Taxonomie und der Archaeoraptor-Skandal
Die Geschichte von Microraptor ist untrennbar mit einem der größten Fossilienskandale der Paläontologie verbunden. 1997 entdeckten Bauern in Xiasanjiazi (Chaoyang, Liaoning) ein Fossil, das illegal ausgegraben und an Händler verkauft wurde. Diese setzten Teile verschiedener Tiere zu einem chimärischen Stück zusammen — den Oberkörper eines Vogels (Yanornis), den Schwanz eines kleinen Dromaeosauriden (Microraptor) und Beine eines dritten Taxons. Das Fossil wurde in die USA geschmuggelt und im November 1999 von National Geographic als sensationelles 'Missing Link' zwischen Dinosauriern und Vögeln präsentiert. Xu Xing erkannte den Betrug, als er feststellte, dass der Schwanzteil zu einem von ihm untersuchten Dromaeosauriden gehörte. Der Skandal war ein Weckruf für die gesamte Disziplin.
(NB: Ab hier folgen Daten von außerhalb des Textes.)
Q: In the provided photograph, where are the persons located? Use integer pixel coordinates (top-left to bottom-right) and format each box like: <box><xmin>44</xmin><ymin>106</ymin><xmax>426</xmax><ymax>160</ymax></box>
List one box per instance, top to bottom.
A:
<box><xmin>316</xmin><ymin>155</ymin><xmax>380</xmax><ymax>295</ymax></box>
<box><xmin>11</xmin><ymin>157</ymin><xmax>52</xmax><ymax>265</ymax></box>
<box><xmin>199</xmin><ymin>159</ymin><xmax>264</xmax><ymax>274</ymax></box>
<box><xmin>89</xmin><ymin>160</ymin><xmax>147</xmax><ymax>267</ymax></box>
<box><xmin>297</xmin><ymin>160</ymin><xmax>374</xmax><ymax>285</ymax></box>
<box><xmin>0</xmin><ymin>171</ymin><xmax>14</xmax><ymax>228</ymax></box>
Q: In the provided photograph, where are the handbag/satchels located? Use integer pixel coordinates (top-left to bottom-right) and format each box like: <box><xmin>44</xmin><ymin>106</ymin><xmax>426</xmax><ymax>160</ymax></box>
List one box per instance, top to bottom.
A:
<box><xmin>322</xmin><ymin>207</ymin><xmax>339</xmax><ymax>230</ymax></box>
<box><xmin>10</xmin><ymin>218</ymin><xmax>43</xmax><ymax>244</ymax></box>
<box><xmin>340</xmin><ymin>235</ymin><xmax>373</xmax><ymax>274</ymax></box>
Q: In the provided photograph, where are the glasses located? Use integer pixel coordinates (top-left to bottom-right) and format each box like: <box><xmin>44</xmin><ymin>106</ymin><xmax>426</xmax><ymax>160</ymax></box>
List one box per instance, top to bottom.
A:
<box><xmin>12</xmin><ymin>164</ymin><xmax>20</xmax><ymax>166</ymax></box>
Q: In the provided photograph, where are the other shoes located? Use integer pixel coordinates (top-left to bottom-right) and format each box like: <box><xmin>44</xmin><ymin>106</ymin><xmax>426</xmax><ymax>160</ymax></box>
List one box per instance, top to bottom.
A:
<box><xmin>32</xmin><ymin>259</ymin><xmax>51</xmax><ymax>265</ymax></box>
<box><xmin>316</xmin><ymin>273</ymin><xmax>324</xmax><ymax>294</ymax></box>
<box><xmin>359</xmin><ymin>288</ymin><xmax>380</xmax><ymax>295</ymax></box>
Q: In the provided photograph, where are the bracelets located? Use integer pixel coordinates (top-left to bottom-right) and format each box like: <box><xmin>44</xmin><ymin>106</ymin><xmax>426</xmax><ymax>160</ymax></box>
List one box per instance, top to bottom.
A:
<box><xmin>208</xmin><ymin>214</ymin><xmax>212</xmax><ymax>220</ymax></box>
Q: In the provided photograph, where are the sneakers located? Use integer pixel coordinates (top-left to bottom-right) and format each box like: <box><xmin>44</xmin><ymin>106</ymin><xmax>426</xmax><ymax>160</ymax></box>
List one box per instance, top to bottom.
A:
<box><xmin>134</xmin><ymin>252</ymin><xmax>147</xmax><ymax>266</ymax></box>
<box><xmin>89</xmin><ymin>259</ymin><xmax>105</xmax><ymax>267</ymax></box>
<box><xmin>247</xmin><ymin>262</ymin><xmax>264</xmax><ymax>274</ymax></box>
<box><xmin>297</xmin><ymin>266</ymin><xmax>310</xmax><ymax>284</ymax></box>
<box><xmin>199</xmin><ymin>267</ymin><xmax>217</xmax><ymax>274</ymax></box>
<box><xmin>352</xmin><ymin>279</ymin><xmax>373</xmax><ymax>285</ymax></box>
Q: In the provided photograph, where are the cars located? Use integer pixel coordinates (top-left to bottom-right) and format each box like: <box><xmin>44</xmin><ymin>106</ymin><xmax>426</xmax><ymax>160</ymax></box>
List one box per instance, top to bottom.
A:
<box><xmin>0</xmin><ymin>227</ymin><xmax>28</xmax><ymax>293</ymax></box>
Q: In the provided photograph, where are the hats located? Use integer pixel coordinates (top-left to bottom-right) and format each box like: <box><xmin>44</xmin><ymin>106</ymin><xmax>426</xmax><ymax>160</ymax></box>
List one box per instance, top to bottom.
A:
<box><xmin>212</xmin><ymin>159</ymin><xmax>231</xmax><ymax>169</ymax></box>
Taxonomisch gibt es heute nur eine gültige Art: Microraptor zhaoianus (Xu, Zhou & Wang 2000, Nature 408: 705–708). Die als separate Arten beschriebenen M. gui (Xu et al. 2003) und M. hanqingi (Gong et al. 2012) gelten als Junior-Synonyme — die Unterschiede werden auf individuelles Wachstum und Erhaltungseffekte zurückgeführt (Senter et al. 2004, Turner et al. 2012). Auch Cryptovolans pauli (Czerkas et al. 2002) fällt in die Synonymie. Eine besondere Kuriosität: Der Paläontologe Storrs Olson benannte im April 2000 — nur Monate vor Xu Xings Erstbeschreibung — den Microraptor-Schwanz des chimärischen Fossils formal als 'Archaeoraptor liaoningensis'. Technisch hätte dieser Name Priorität, wird aber von der Fachwelt einhellig ignoriert.